PROVIDED PASSAGE:
Of all the fish tanks on the market, no other capacity is as popular as the humble 10-gallon aquarium. Novices often gravitate towards them for starter set-ups, while experienced keepers use them for quarantine, hospital and breeding tanks. Let’s talk about what you need to know to pick the best 10-gallon fish tank for your next project!
Quick Comparisons of the 5 Best 10-Gallon Fish Tanks
|Dennerle Scapers 10 Gallon Aquarium Kit with LED Light||View Product|
|Aqueon LED 10 Gallon Aquarium Kit||View Product|
|Marina LED Aquarium Kit||View Product|
|Aqueon Ascent Frameless LED Aquarium Kit||View Product|
|Penn Plax Curved Corner Glass Aquarium Kit||View Product|
Buyer’s Guide for 10 Gallon Aquariums
Despite their popularity, there are not many online guides specifically covering 10-gallon aquariums. These useful tanks and their associated starter and speciality kits are often covered along with other nano tank set-ups, but only rarely get time in the spotlight. These tanks deserve better, so here’s a detailed buyer’s guide!
Benefits of 10 Gallon Aquarium Set-Ups
Why are 10-gallon fish tanks so popular? There’s a few reasons why they tend to be the size of choice for new fish keepers. Their convenience and practicality also means that most aquarists hold onto their 10-gallons even if they upgrade to a larger tank.

MATERIAL PROVIDED:
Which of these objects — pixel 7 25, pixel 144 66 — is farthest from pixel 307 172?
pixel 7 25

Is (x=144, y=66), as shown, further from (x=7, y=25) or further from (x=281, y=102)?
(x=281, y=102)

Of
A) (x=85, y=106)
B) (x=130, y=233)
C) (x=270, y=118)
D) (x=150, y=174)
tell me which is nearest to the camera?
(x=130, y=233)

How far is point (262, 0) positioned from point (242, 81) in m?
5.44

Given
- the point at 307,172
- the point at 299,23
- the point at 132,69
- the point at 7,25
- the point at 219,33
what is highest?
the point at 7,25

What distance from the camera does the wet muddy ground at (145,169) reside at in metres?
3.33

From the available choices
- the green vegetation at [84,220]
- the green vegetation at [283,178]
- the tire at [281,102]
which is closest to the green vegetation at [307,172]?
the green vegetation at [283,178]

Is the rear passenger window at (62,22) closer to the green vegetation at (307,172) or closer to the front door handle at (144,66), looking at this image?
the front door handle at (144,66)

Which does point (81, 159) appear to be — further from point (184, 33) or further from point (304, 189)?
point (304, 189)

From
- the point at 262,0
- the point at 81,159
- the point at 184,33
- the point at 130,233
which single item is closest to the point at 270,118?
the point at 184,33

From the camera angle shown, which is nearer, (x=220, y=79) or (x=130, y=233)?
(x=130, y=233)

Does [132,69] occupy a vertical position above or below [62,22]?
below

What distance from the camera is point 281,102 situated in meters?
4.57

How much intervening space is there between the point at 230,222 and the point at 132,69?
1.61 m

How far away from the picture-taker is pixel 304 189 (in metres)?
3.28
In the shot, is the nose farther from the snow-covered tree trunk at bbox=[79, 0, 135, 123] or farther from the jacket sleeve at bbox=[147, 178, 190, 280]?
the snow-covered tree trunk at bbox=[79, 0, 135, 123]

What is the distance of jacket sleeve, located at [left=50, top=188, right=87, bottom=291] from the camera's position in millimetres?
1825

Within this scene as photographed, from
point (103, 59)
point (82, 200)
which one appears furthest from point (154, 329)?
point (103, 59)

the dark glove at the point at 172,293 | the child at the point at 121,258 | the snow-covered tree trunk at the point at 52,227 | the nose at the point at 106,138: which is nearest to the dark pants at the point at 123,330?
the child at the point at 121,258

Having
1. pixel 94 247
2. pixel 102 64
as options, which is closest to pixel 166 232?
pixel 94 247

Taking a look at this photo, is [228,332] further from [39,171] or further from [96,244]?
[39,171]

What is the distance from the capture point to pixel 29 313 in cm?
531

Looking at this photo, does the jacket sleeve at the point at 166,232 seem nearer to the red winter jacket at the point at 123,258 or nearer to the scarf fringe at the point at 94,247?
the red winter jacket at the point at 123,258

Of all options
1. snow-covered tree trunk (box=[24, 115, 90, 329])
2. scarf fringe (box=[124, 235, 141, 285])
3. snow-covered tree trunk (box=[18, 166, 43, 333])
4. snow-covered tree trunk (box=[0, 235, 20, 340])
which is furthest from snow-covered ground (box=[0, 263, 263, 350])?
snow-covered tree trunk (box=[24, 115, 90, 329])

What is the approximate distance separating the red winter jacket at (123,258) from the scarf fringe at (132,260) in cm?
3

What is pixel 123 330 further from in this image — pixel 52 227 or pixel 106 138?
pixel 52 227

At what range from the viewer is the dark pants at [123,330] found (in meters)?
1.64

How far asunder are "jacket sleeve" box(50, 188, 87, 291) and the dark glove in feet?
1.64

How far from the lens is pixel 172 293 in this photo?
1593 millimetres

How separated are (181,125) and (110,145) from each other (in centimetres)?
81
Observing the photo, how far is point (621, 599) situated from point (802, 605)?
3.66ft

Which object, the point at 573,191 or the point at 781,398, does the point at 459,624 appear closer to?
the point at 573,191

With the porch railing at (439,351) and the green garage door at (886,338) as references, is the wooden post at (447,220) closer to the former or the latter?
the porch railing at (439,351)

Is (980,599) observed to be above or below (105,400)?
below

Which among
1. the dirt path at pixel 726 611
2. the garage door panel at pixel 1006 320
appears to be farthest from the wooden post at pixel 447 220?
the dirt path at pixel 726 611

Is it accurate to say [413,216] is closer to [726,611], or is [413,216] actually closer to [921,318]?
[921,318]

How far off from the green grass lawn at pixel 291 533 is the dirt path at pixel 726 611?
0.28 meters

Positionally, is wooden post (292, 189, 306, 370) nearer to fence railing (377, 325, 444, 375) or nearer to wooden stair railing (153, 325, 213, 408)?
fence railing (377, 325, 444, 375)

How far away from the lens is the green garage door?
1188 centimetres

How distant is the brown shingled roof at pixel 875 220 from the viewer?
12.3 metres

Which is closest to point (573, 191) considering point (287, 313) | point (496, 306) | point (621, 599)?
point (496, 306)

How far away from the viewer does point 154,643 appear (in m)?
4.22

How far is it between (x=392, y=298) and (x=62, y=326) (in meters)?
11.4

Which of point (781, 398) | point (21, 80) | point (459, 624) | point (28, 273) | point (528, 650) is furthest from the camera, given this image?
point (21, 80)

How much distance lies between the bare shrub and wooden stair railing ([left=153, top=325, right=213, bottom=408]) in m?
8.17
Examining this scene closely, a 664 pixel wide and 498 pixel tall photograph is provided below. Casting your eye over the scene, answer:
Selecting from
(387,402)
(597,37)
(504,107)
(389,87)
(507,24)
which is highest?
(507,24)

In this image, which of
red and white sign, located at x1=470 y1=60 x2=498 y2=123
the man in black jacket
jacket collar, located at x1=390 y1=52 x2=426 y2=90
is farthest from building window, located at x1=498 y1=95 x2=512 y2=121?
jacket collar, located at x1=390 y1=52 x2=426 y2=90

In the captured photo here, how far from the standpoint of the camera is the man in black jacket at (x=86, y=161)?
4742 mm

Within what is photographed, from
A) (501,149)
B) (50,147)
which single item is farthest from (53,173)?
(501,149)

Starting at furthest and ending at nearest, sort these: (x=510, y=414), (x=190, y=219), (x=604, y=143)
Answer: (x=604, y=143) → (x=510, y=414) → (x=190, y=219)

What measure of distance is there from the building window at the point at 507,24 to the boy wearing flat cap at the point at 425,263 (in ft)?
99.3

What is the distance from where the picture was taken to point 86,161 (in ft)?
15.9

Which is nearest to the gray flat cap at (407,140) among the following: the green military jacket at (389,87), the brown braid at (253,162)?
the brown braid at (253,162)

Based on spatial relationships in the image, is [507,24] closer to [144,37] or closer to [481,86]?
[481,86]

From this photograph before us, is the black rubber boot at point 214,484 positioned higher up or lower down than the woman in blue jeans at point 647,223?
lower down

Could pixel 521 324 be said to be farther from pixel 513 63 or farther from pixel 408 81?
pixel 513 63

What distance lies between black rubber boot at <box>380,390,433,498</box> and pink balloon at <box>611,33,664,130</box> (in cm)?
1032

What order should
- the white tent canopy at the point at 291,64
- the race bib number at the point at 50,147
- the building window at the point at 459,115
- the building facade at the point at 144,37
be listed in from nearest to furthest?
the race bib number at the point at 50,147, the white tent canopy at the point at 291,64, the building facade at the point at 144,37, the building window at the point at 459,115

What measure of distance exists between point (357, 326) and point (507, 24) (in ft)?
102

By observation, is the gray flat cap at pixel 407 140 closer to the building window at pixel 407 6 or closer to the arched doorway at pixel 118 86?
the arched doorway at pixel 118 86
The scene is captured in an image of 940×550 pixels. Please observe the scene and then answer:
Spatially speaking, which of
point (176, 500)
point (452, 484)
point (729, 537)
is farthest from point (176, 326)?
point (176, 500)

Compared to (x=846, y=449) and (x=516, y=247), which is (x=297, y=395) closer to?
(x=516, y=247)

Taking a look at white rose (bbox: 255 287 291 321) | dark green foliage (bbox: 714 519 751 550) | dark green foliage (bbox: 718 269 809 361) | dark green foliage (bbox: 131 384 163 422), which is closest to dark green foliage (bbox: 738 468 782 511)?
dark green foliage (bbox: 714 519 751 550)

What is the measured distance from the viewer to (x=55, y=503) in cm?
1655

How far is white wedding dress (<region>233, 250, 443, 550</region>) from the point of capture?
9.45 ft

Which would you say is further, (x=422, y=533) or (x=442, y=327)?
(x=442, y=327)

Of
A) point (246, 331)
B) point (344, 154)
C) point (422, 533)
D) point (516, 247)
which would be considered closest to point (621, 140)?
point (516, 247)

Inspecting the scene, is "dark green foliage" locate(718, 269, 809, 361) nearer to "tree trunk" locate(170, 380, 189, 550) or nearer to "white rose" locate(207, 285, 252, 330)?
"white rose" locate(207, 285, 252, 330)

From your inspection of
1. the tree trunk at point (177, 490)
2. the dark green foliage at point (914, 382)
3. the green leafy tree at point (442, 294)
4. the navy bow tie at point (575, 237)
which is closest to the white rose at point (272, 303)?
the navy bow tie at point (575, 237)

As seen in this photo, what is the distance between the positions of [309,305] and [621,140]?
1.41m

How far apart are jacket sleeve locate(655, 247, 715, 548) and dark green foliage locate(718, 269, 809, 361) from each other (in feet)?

WORK ORDER: Repeat, word for word, everything in the 10-gallon aquarium guide from "Quick Comparisons of" down to "detailed buyer’s guide!". The items have no connection to the 10-gallon aquarium guide.

RESPONSE AREA:
Quick Comparisons of the 5 Best 10-Gallon Fish Tanks
|Dennerle Scapers 10 Gallon Aquarium Kit with LED Light||View Product|
|Aqueon LED 10 Gallon Aquarium Kit||View Product|
|Marina LED Aquarium Kit||View Product|
|Aqueon Ascent Frameless LED Aquarium Kit||View Product|
|Penn Plax Curved Corner Glass Aquarium Kit||View Product|
Buyer’s Guide for 10 Gallon Aquariums
Despite their popularity, there are not many online guides specifically covering 10-gallon aquariums. These useful tanks and their associated starter and speciality kits are often covered along with other nano tank set-ups, but only rarely get time in the spotlight. These tanks deserve better, so here’s a detailed buyer’s guide!